12 34 1B 00 07 56 78 90
This data is interpreted as follows:
12 34 # Copy 0x12 and 0x34 through unchanged 1B 00 07 56 # Repeat 0x56 seven times 78 90 # Copy 0x78 and 0x90 through unchanged
The decompression in simple steps:
- While read position < compressed size and write position < decompressed size, repeat:
- Read a byte value (increasing read position to the next byte).
- If the byte value = 27, then:
- Read the next two bytes (increasing read position two bytes).
- Store this as big-endian value length.
- Read the next byte as repeat value (increasing read position to the next byte).
- Write the repeat value byte to the output length times (increasing the write position with length).
- Write the value byte to the output (increasing the write position by one).
Analysis and notes
It can be seen that this system is very far from optimal, since two, three and even four repeating bytes will not result in actually reduced file size. To avoid increasing the size, the compression doesn't store repeats smaller than four bytes as flags. Note that 4-byte repeats are stored as repeat flags; perhaps processing a flag is faster than reading and evaluating four separate bytes.

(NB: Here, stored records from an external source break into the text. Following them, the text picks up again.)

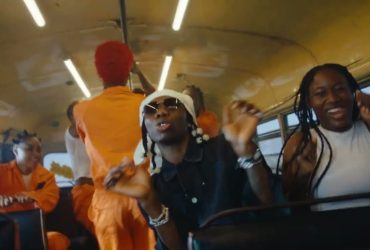 Video Premiere: Blaqbonez - Emeka Dance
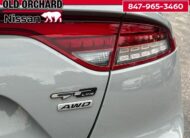 2022 Kia Stinger GT-Line Sedan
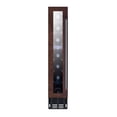 thumbnail image 2 of Summit Swc007h34pnrlhd 6" Wide 7 Bottle Capacity Panel Ready Built-In Wine Cooler - Panel, 2 of 3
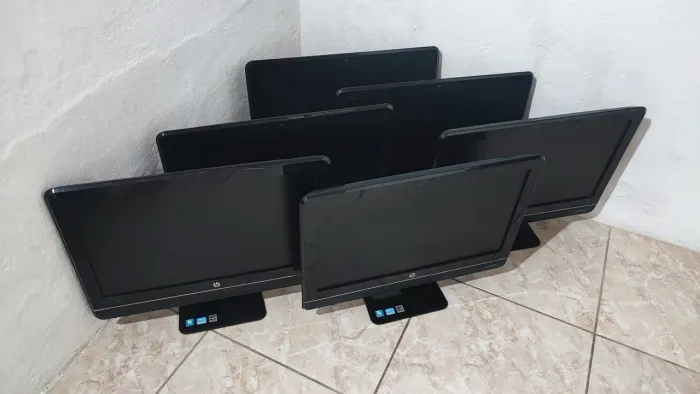 ALL in one Hp 8200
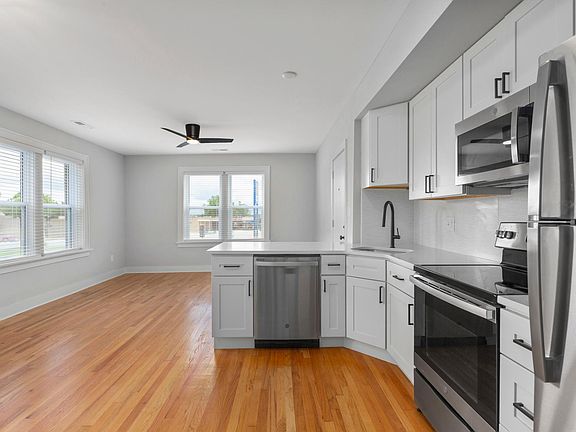 5th image of 6201 Arsenal St Unit A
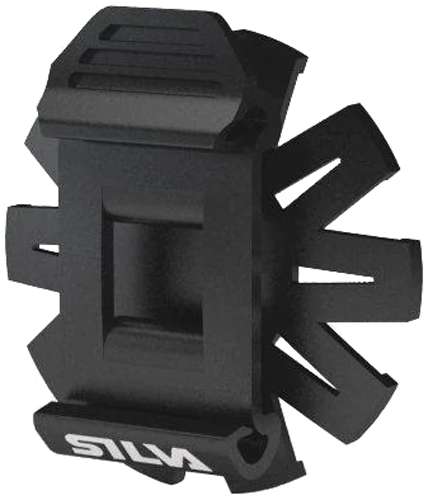 Silva helmet bracket explore
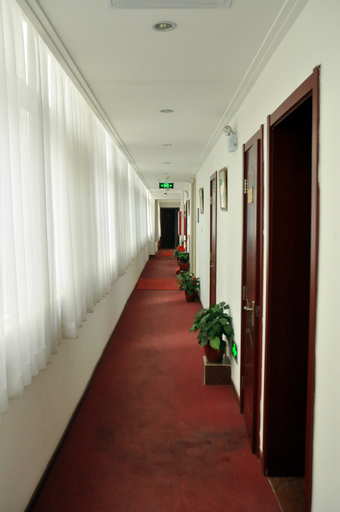Others 4, Starlight Hotel (Beijing No.5 Medical Center), Beijing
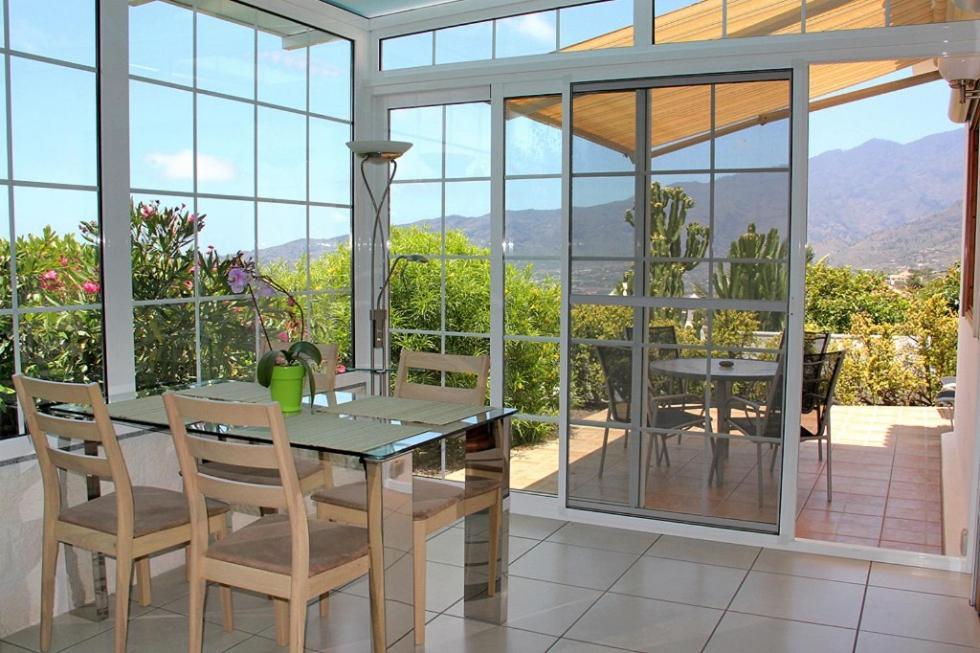 Jardin De Aridane Hotel El Paso Kültér fotó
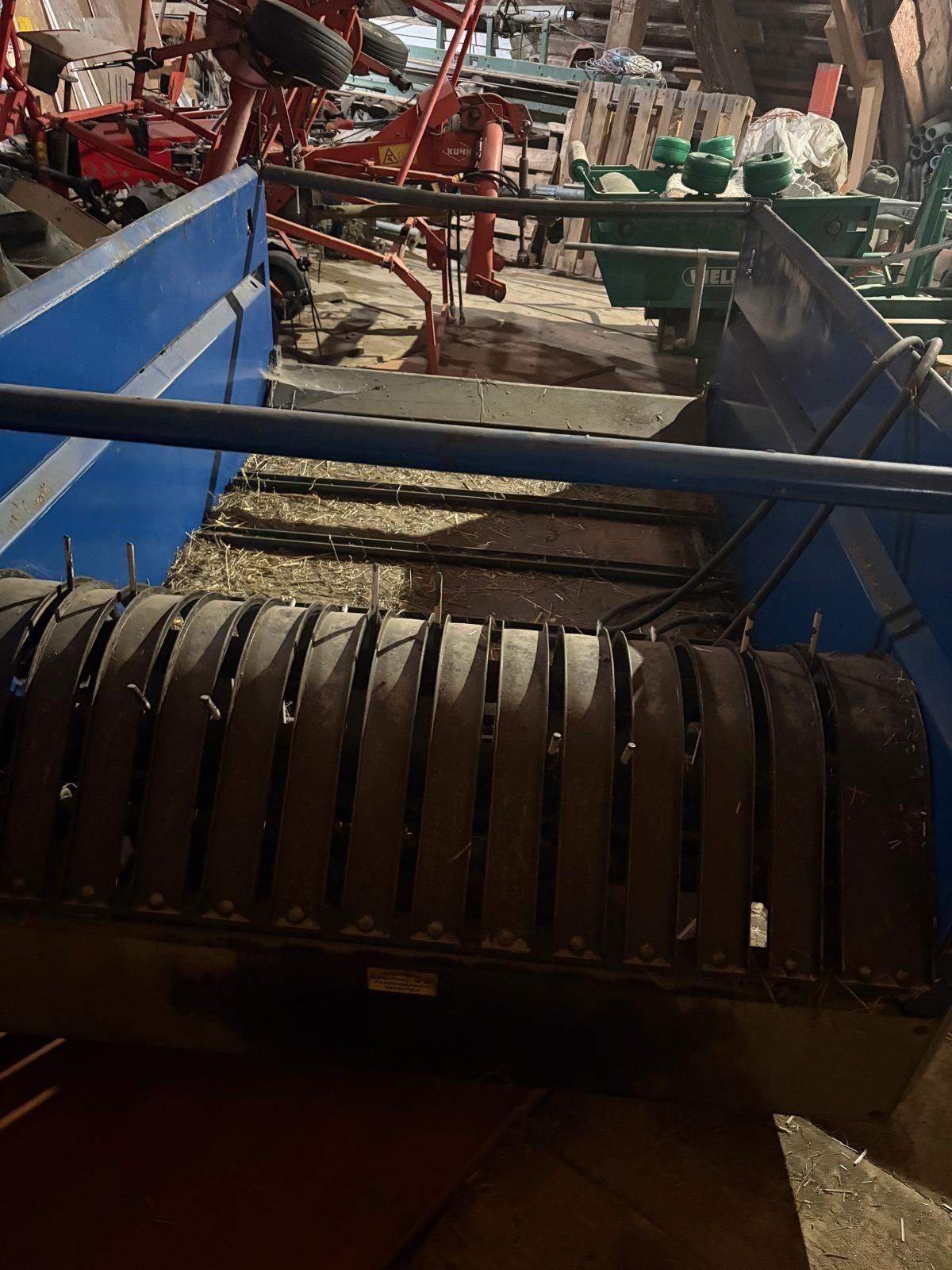 GÖWEIL Fütterungstechnik Sonstige 5.800 €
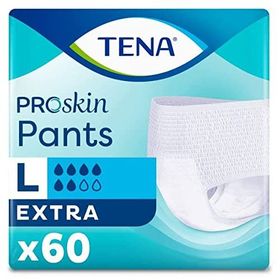 Tena Proskin Pants Emici Külot Extra Large Büyük 2x30 Adet Hasta Bezi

This poor compression scheme means that for CGA graphics, you need a minimum of 20 pixels that all have the same bytes (so 5 identical repeating blocks of 4 pixels) before any real compression can occur. Recompressing all existing archives with an identical compression, but adjusted to use only one byte for the repeat, already gives a file size decrease of 10%. The large open spaces on some of the images, like the title screen and dance animation in the intro, do mean both bytes of the repeat length are used quite often, though one could wonder if some strategic cropping of the graphics wouldn't have had the same effect on most such scenes.
Of course, all this may be a balancing of processing power versus file size; using images that are the full screen width avoids extra calculations for the positioning, and 1-byte repeat lengths would require multiple repeat flags to fill up space that can be filled in a single operation now, which is most likely a single CPU instruction. Perhaps the potential file size decrease wasn't worth having more processor-intensive decompression.